Durante algum tempo, tudo indicava que o famoso 2.5 TFSI de cinco cilindros estava a chegar ao fim. Agora, a Audi Sport deixou uma porta aberta para que este motor continue vivo por mais uma geração.
A confirmação chega através de Rolf Michl, diretor da Audi Sport, que revelou que a marca ainda está a estudar o futuro do motor que se tornou uma das imagens de marca dos modelos RS. E, tendo em conta o que a Audi dizia há menos de um ano, a mudança de discurso é bastante significativa.
«As avaliações ainda estão em curso», explicou Michl, deixando claro que a decisão final ainda não está tomada. O responsável da Audi Sport não esconde sequer a ligação pessoal que tem ao motor, depois de ter trabalhado nas três gerações do RS3.
E é precisamente esse modelo que atualmente segura sozinho a história do cinco cilindros dentro da Audi.
O motor que parecia condenado
A situação era bastante diferente em 2025. A Audi tinha praticamente admitido que não compensava investir no 2.5 TFSI para cumprir as exigências cada vez mais apertadas das normas de emissões.
Tecnicamente, adaptar o motor às novas regras, incluindo a Euro 7, é possível. O problema é outro: quanto custa fazê-lo para um motor utilizado num número relativamente reduzido de automóveis?
O RS3 não vende em volumes suficientes para tornar fácil justificar um investimento dessa dimensão. E entretanto, tanto o TT RS como o RS Q3 desapareceram, deixando o RS3 como o último representante do cinco cilindros na gama Audi.
Na Europa, a história continua a ter um final marcado. A produção destinada ao mercado europeu deverá terminar em meados de 2027. Mas fora da Europa, onde as regras de emissões são diferentes, o motor continuará a ser produzido. Agora, a Audi Sport parece estar a perguntar-se se não vale a pena ir ainda mais longe.

O problema chama-se dinheiro
Manter o cinco cilindros vivo não é uma questão de engenharia.
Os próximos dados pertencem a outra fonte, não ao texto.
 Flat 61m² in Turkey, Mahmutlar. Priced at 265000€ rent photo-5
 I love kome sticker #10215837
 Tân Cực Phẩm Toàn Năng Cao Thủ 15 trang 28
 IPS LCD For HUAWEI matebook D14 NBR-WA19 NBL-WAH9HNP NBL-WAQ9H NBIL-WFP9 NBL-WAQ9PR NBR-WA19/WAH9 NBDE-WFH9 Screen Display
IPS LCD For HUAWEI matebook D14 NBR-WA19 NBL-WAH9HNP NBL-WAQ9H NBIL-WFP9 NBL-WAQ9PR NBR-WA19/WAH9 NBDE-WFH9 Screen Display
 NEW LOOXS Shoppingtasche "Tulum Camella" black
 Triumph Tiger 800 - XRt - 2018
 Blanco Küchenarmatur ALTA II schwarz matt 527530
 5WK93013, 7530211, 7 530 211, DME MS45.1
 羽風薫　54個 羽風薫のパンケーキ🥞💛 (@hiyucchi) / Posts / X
É sobretudo uma questão económica.
Uma atualização profunda para cumprir as futuras normas de emissões exigiria um investimento significativo. A possibilidade de eletrificar o motor também existe, mas acrescentaria complexidade, peso e custos.
Por isso, uma das soluções mais interessantes seria simplesmente utilizar o motor em mais modelos e repartir assim o investimento por uma produção maior. E aqui entra uma possibilidade que há anos alimenta rumores: o Volkswagen Golf R.
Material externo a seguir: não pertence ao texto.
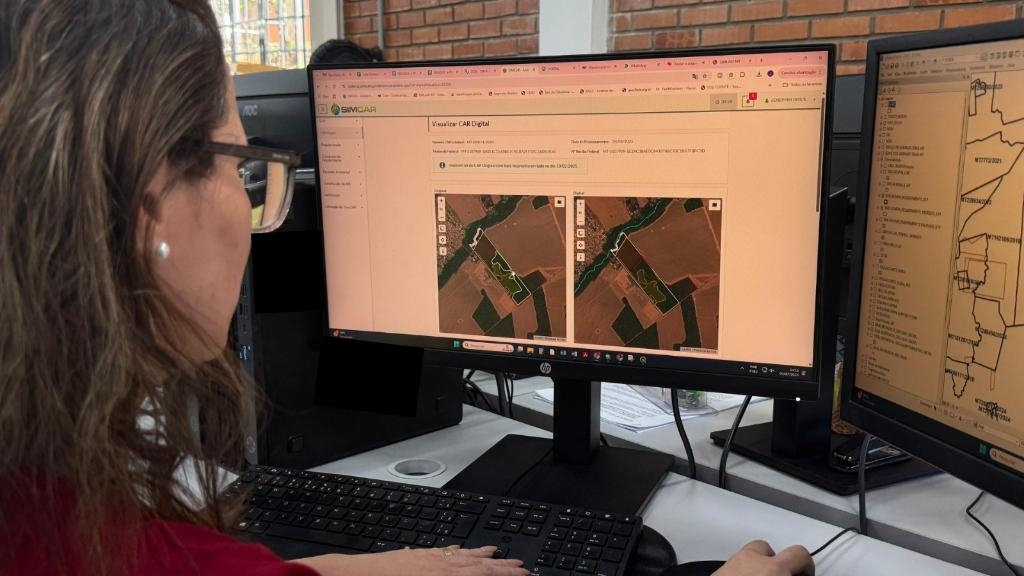 Sema valida mais de 12 mil cadastros em apenas trinta dias ap�s lan�amento do CAR Digital 2.0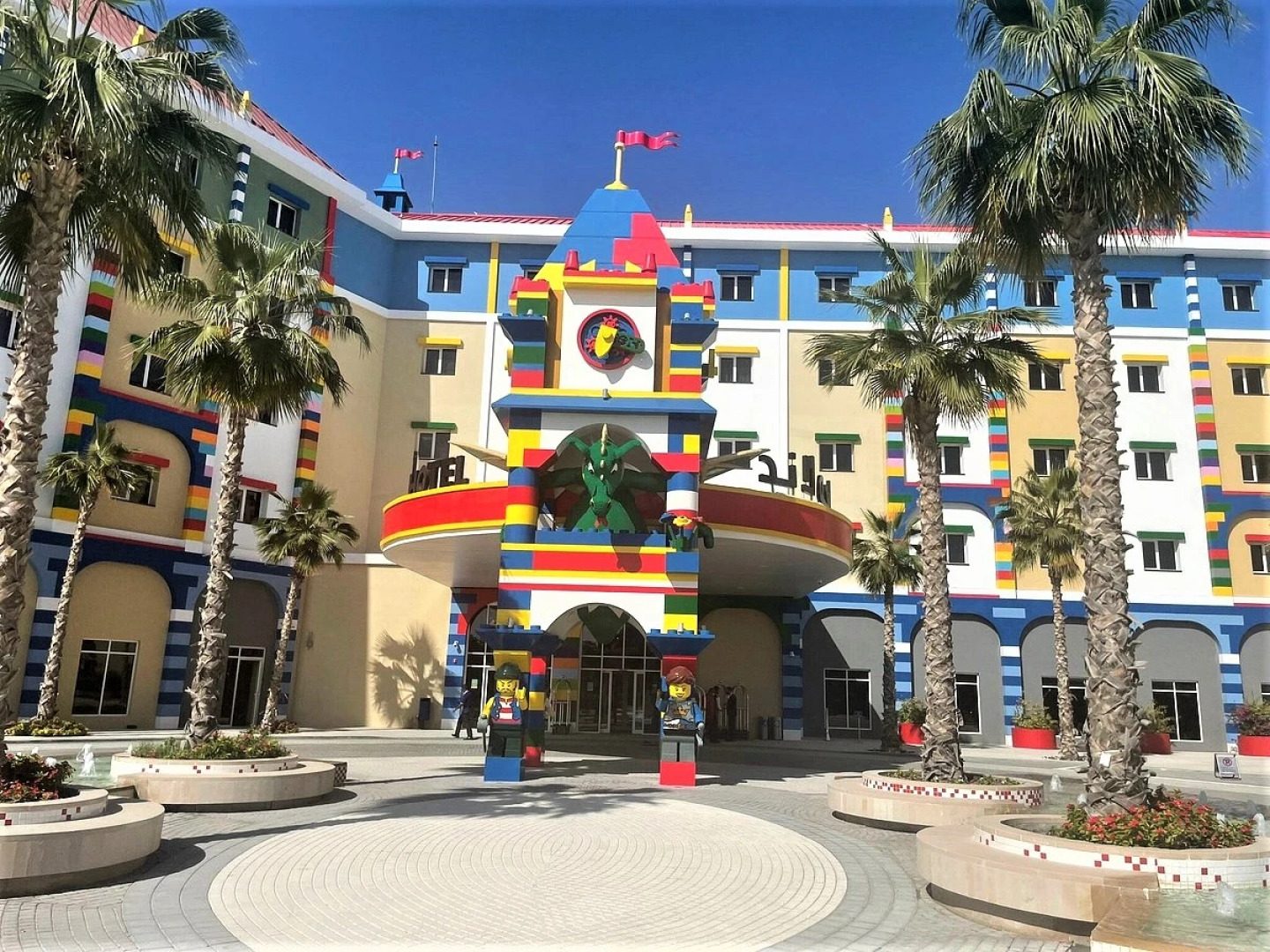 LEGOLAND Hotel Dubai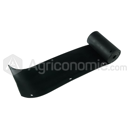 Joint en caoutchouc 1290 mm pour moissonneuse-batteuse CLAAS adaptable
Há muito que se fala da possibilidade de o Golf mais potente receber o 2.5 TFSI, embora a Audi tenha impedido essa ideia no passado. Curiosamente, o motor acabou por chegar ao Cupra Formentor VZ5, mostrando que a exclusividade do cinco cilindros dentro do grupo Volkswagen não é propriamente absoluta. Agora, com a necessidade de justificar o investimento para manter o motor em produção, a situação pode ser diferente.
Pode o Golf R salvar o cinco cilindros?
É demasiado cedo para dizer que isso vai acontecer. Os rumores apontam para a possibilidade de o próximo Golf R receber o motor de cinco cilindros em 2027, precisamente quando a divisão R celebra 25 anos. Por enquanto, não existe confirmação oficial.
Mas a ideia faz sentido. Se a Audi decidir continuar a desenvolver o 2.5 TFSI, colocá-lo noutros modelos permitiria aumentar os volumes de produção e diluir os custos. E poucos modelos dentro do grupo Volkswagen teriam tanta capacidade para tirar partido de um motor destes como o Golf R.
Por outro lado, a Audi também terá de decidir se quer continuar a investir num motor de combustão numa altura em que a indústria está claramente a caminhar para a eletrificação.
A verdade é que o cinco cilindros já ultrapassou há muito a simples função de motor. É uma parte importante da identidade da Audi Sport, com uma sonoridade e uma personalidade que dificilmente podem ser reproduzidas por um motor elétrico.
Por isso, a história ainda não acabou. O 2.5 TFSI pode estar longe de ter a sobrevivência garantida, mas pela primeira vez em algum tempo a Audi está a admitir que talvez ainda não seja altura de dizer adeus.